Data to examine START
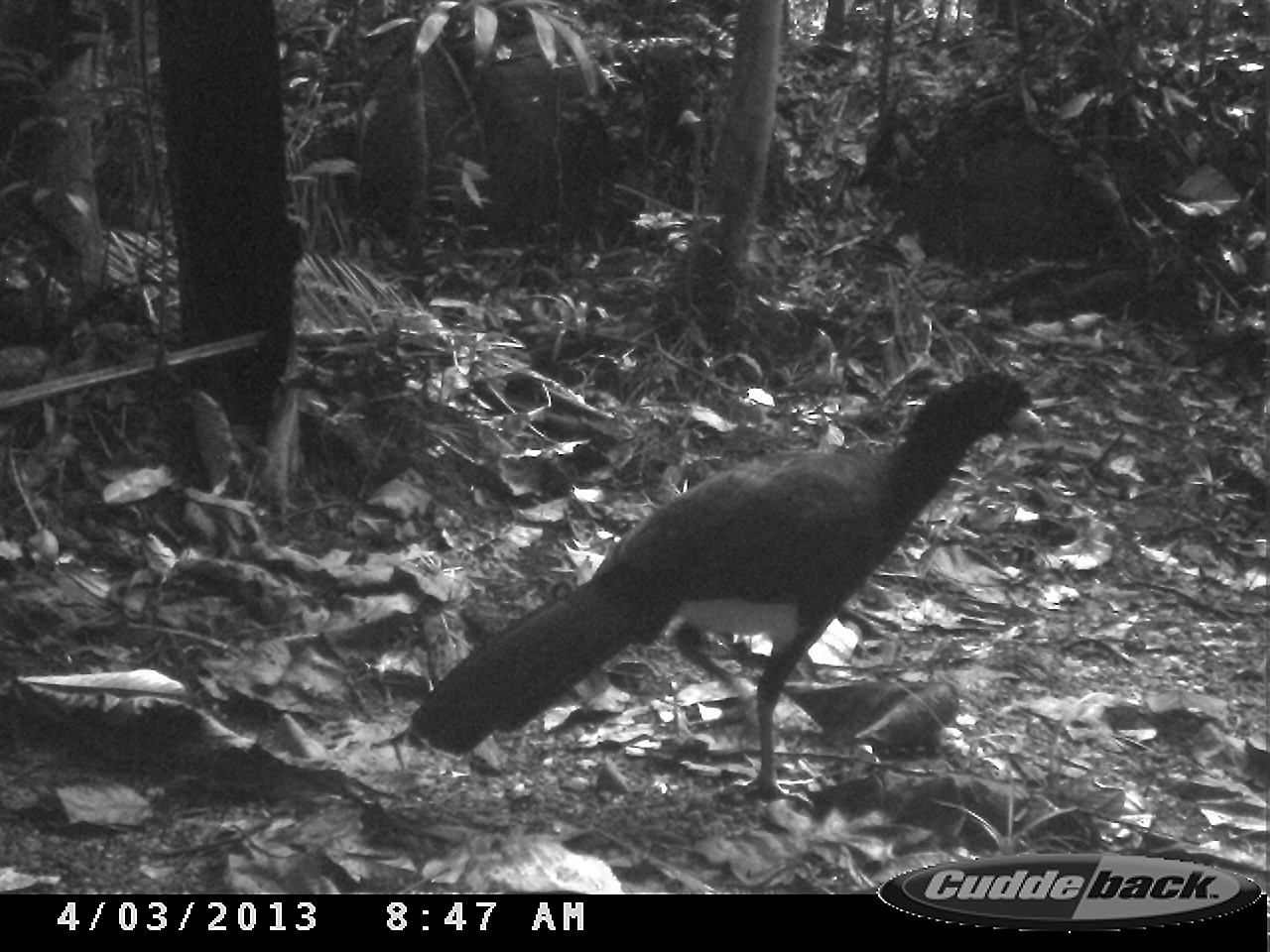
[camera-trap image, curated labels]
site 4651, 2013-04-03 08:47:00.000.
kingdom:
Data to examine END
Data to examine START
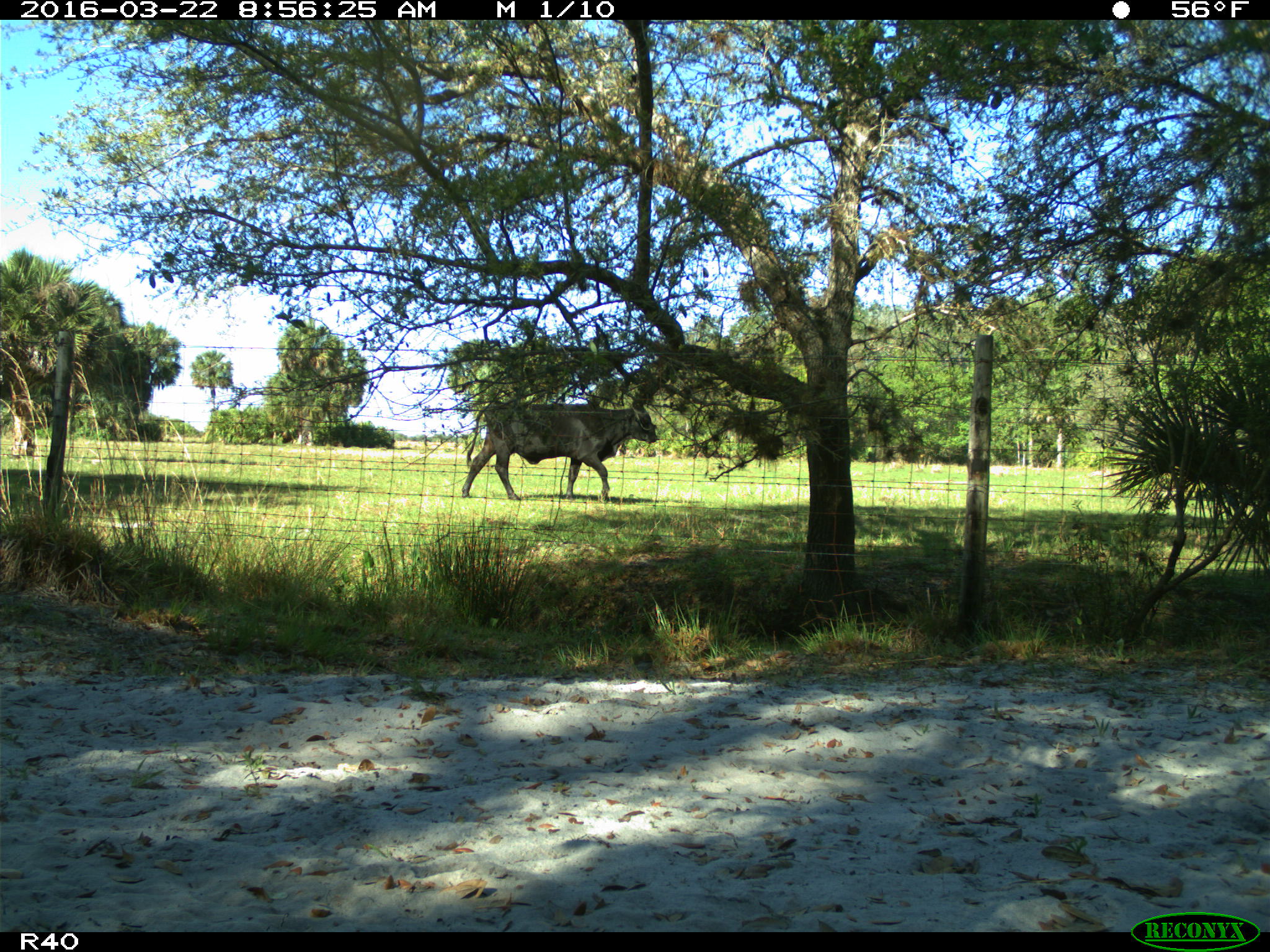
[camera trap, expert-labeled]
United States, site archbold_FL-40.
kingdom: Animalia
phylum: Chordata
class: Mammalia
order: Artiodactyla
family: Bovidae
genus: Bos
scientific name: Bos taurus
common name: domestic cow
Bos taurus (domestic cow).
Data to examine END
> Assignment: Using the entries above, determine how many lines include the string "trap" and write only that number.

> Finished exercise: 2